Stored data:
:::

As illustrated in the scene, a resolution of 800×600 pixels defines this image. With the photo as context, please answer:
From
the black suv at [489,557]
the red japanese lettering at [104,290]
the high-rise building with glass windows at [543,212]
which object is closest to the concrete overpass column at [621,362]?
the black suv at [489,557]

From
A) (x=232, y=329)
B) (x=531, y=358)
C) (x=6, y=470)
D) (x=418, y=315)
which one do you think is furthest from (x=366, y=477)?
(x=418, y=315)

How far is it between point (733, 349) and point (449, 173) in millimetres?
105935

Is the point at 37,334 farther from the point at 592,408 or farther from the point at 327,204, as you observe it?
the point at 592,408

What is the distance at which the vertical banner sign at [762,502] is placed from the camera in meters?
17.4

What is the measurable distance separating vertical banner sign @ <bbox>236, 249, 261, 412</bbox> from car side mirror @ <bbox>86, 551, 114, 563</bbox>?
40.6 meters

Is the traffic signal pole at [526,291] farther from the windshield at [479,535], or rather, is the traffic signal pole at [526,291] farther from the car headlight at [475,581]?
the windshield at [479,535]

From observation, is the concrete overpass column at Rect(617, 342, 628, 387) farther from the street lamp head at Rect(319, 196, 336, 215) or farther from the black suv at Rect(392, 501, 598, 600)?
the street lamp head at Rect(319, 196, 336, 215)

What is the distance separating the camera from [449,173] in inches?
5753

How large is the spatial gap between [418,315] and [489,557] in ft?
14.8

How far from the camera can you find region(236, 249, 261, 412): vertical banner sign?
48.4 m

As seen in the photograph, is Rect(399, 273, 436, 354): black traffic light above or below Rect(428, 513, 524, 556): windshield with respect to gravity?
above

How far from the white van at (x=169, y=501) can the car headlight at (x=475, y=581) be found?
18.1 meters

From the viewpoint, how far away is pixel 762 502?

:::

What is asked: Copy the records above, starting at the line that contains "As seen in the" and continuing through the end, and change "white van" to "delivery van" while leaving everything else the same.

Solution to this task:
As seen in the photograph, is Rect(399, 273, 436, 354): black traffic light above or below Rect(428, 513, 524, 556): windshield with respect to gravity?
above

How far from the delivery van at (x=169, y=501) can the car headlight at (x=475, y=581) be found?
18.1 meters

From the viewpoint, how far away is pixel 762 502?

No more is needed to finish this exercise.